## PROBLEM DESCRIPTION:
From first line to last, output the records below exactly.
(EXTRACTED MATERIAL Opens)
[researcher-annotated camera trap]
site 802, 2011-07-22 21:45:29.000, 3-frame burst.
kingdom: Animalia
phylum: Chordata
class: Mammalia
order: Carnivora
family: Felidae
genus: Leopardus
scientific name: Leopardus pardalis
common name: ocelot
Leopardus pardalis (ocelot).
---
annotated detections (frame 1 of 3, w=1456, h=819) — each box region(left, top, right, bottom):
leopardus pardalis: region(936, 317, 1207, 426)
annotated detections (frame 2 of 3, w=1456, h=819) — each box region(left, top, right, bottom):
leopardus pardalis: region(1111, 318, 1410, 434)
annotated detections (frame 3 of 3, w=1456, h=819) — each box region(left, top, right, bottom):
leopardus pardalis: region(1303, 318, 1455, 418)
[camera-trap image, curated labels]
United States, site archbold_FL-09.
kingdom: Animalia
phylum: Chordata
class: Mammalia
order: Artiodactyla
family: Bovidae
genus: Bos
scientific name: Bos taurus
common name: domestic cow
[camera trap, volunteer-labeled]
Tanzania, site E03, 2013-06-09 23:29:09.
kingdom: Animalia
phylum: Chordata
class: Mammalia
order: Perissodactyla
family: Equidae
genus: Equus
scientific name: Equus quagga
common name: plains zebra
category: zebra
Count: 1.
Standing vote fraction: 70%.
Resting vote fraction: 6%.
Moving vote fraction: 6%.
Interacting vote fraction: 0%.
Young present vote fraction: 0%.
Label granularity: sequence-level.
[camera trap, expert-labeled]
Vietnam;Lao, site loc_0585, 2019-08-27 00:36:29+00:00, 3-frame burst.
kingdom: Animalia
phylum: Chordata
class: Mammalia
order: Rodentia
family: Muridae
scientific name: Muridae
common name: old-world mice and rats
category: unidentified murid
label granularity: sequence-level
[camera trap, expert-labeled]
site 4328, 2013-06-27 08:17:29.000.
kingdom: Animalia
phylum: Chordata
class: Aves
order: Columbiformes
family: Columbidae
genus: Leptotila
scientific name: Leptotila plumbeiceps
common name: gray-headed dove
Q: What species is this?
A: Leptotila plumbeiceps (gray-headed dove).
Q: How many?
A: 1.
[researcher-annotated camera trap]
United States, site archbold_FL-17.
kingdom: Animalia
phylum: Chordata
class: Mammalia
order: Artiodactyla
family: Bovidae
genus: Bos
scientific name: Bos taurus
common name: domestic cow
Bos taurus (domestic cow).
(EXTRACTED MATERIAL Closes)
## YOUR SOLUTION:
[researcher-annotated camera trap]
site 802, 2011-07-22 21:45:29.000, 3-frame burst.
kingdom: Animalia
phylum: Chordata
class: Mammalia
order: Carnivora
family: Felidae
genus: Leopardus
scientific name: Leopardus pardalis
common name: ocelot
Leopardus pardalis (ocelot).
---
annotated detections (frame 1 of 3, w=1456, h=819) — each box region(left, top, right, bottom):
leopardus pardalis: region(936, 317, 1207, 426)
annotated detections (frame 2 of 3, w=1456, h=819) — each box region(left, top, right, bottom):
leopardus pardalis: region(1111, 318, 1410, 434)
annotated detections (frame 3 of 3, w=1456, h=819) — each box region(left, top, right, bottom):
leopardus pardalis: region(1303, 318, 1455, 418)
[camera-trap image, curated labels]
United States, site archbold_FL-09.
kingdom: Animalia
phylum: Chordata
class: Mammalia
order: Artiodactyla
family: Bovidae
genus: Bos
scientific name: Bos taurus
common name: domestic cow
[camera trap, volunteer-labeled]
Tanzania, site E03, 2013-06-09 23:29:09.
kingdom: Animalia
phylum: Chordata
class: Mammalia
order: Perissodactyla
family: Equidae
genus: Equus
scientific name: Equus quagga
common name: plains zebra
category: zebra
Count: 1.
Standing vote fraction: 70%.
Resting vote fraction: 6%.
Moving vote fraction: 6%.
Interacting vote fraction: 0%.
Young present vote fraction: 0%.
Label granularity: sequence-level.
[camera trap, expert-labeled]
Vietnam;Lao, site loc_0585, 2019-08-27 00:36:29+00:00, 3-frame burst.
kingdom: Animalia
phylum: Chordata
class: Mammalia
order: Rodentia
family: Muridae
scientific name: Muridae
common name: old-world mice and rats
category: unidentified murid
label granularity: sequence-level
[camera trap, expert-labeled]
site 4328, 2013-06-27 08:17:29.000.
kingdom: Animalia
phylum: Chordata
class: Aves
order: Columbiformes
family: Columbidae
genus: Leptotila
scientific name: Leptotila plumbeiceps
common name: gray-headed dove
Q: What species is this?
A: Leptotila plumbeiceps (gray-headed dove).
Q: How many?
A: 1.
[researcher-annotated camera trap]
United States, site archbold_FL-17.
kingdom: Animalia
phylum: Chordata
class: Mammalia
order: Artiodactyla
family: Bovidae
genus: Bos
scientific name: Bos taurus
common name: domestic cow
Bos taurus (domestic cow).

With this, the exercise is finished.